[Text excerpt]
((

Political Marketing and Political Communication

[Pages:14]Political Marketing and Political Communication:

the relationship revisited

Ioannis Kolovos and Phil harris

Political Marketing: a definition

Harrop (1990) perceives political marketing as being not just about political advertising, party political broadcasts and electoral speeches but covering the whole area of party positioning in the electoral market. Kavanagh (1995, 1996) sees political marketing as electioneering, i.e. as a set of strategies and tools to trace and study public opinion before and during an election campaign, to develop campaign communications and to assess their impact. A similar view is expressed by Scammell (1995).

Maarek (1995) conceptualises political marketing as "a complex process, the outcome of a more global effort implicating all the factors of the politician's political communication" (p. 2) and emphasises that "`political marketing' is the general method of `political communication', one of its means" (p.28). He considers the introduction of marketing in politics as an outcome of "the elaboration of a policy of political communication...a global strategy of design, rationalisation and conveyance of modern political communication" (p. 2).

As a visual aid for his use of terminology, Maarek (1995), provides figure 1 (p. 28):

Consumer Products

Political Communications

Marketing

Political Marketing

Advertising, Market surveys etc

Political advertising, public opinion polls, etc

Figure 1. Commercial and political marketing: two parallel strategies (adapted from Maarek).

2

One terminological inconsistency should be noted though. In the aforementioned figure, Maarek appears to equate a company's consumer products with a political party's political communications. Such a parallel cannot be drawn, as a party's "product" consists not of its political communications but of: a) its ideological platform and its set of policy proposals, b) the party leader, the candidates and party officials and c) party members in general (for a more detailed analysis see Butler and Collins, 1994 and 1999).

In Maarek's view, political marketing has become an integral and vital component of political communication. In his words: "Political communication...encompasses the entire marketing process, from preliminary market study to testing and targeting" (p. 28). It should be noted that Maarek admits that the main areas of application of political marketing are image-making campaigns and election campaigns.

Lock and Harris (1996) point out that "political marketing is concerned with communicating with party members, media and prospective sources of funding as well as the electorate" (p. 21) while Wring (1997) defines political marketing as "the party or candidate's use of opinion research and environmental analysis to produce and promote a competitive offering which will help realise organisational aims and satisfy groups of electors in exchange for their votes" (p. 653).

O' Cass (1996) argues that the use of marketing "offers political parties the ability to address diverse voter concerns and needs through marketing analyses, planning, implementation and control of political and electoral campaigns" (p. 48). Taking this one step forward he argues that "the central purpose of political marketing is to enable political parties and voters to make the most appropriate and satisfactory decisions" (p. 59-60).

))

[Request 1] In the text on political marketing, what does Maarek admit are the main areas where political marketing is applied?

[Information supplied]

((

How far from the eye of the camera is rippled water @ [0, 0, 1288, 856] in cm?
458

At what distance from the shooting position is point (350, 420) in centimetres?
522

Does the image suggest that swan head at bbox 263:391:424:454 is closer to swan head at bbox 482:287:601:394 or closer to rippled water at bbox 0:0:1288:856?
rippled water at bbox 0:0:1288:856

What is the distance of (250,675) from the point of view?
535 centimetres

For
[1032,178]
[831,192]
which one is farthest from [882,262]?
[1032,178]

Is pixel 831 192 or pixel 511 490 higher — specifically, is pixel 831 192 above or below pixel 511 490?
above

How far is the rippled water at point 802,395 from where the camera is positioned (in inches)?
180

))
((

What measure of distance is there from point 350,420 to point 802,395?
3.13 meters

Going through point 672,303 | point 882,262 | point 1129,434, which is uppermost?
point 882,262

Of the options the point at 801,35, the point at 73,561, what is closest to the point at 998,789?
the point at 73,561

))

[Request 2] Count how many lines of the listing contain the string "above". Reply with the number only.

[Task answer 1] Image-making campaigns and election campaigns.

[Task answer 2] 2